In the mid-19th century there was an attempt to unify several different European currencies under a structure called the Latin Monetary Union (LMU). During this time most European countries were still using coinage and currency made from gold and silver. The LMU was established in 1865 and officially disbanded in 1927.
A treaty in 1865 between France, Belgium, Switzerland, and Italy formed the Latin Monetary Union (LMU). The purpose of the treaty was the provide a way to facilitate trade between the countries in a standard way. They agreed to a combined gold and silver bimetalism standard with a fixed gold-to-silver ratio of 15.5 to 1. A single LMU France represented 4.5 grams of fine silver or .290322 grams of fine gold.
The LMU standards were based on the gold French Franc. The Gold Franc had been introduced by Napoleon I in 1803. It was struck in .900 fine gold with denominations of 5, 10, 20, 40, 50 and 100 Francs.
Smaller denominations where struck in silver with denominations of 20 centimes, 50 centimes, 1 franc, 2 francs and 5 francs.

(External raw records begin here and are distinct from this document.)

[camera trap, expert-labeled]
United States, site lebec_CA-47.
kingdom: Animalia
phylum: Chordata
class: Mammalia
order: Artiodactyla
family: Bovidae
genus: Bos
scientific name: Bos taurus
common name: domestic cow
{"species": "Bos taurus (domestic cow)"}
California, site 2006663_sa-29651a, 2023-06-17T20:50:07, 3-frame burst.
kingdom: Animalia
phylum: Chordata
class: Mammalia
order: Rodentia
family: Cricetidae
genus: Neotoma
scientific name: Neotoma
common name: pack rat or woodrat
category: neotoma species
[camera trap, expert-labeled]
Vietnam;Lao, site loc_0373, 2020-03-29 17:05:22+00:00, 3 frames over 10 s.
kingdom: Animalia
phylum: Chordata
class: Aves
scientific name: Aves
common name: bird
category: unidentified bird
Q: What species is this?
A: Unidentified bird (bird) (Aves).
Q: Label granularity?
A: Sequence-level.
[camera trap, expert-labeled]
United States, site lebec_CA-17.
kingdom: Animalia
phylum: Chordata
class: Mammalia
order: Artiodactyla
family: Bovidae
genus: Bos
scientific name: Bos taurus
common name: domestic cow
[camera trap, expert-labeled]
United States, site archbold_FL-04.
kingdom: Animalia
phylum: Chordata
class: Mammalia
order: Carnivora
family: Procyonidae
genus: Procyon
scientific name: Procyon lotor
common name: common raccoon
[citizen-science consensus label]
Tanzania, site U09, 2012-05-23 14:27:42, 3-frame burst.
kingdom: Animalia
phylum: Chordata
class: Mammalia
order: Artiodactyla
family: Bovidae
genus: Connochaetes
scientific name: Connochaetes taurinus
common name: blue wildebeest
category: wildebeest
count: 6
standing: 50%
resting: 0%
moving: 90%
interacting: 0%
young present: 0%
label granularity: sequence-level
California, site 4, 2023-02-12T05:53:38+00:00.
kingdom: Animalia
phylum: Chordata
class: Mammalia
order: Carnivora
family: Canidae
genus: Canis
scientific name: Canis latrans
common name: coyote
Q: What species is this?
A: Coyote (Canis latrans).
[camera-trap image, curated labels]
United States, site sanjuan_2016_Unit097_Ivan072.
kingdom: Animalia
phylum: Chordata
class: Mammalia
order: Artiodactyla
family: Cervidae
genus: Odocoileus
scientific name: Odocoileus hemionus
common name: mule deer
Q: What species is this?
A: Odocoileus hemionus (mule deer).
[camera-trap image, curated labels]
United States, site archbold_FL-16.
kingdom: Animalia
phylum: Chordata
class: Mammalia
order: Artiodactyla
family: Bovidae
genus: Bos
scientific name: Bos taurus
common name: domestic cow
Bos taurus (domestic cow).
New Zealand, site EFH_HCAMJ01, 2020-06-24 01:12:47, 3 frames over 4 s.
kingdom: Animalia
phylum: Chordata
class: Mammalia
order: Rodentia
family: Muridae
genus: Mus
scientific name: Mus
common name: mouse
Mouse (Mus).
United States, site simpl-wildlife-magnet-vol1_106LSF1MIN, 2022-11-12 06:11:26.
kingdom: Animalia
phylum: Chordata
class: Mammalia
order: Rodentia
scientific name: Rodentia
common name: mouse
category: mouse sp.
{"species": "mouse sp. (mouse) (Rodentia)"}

The largest of the silver coins, the 5 franc was struck in .900 fine silver. Overall, the coin was minted to weigh 25 grams and contained 0.723391258218528 troy ounces of pure silver.
The 20 Franc gold coin was struck on a 21mm planchet made of an alloy containing 90% gold and 10% copper.
Each 20 Franc gold coin weighted a total of 6.45 grams, containing 5.806 grams of pure gold. The remaining .644 grams being copper to provide additional strength and durability for the coins in circulation.
In 1873, the LMU moved entirely to a gold standard of 1 franc = 0.290322581 grams of gold.
Napoleon III (1808-1873) was the nephew of Napoleon Bonaparte and Emperor of France from 1852 to 1870. His leadership was undermined by a sequence of political mishaps, including rifts with the Vatican and the French business community.
In the War of 1870, he met defeat by the Prussians due to their superior military tactics combined with political disunity throughout France. Within days of being defeated in the War of 1870, Napolion III was unseated and he fled to England to live in exile where he died.
The French Angel Gold Coin, minted from 1871 to 1898, is one of the most actively pursued by investors and collectors. Commonly referred to as the "Lucky Angel", originally designed by Augustin Dupre in the late 18th century, the design was resurrected in 1871.
For decades, Switzerland has been a renowned commercial and banking facility.
The Swiss 20-Franc Helvetia is referred to informally since the “Vreneli”, derived from “Verena” that is Switzerland’s comparable to Lady Liberty.
The coin depicts Verena in the obverse of the gold coin with the word “Helvetia” written above her hair. On the reverse is an image of the Swiss Cross surrounded by a shield.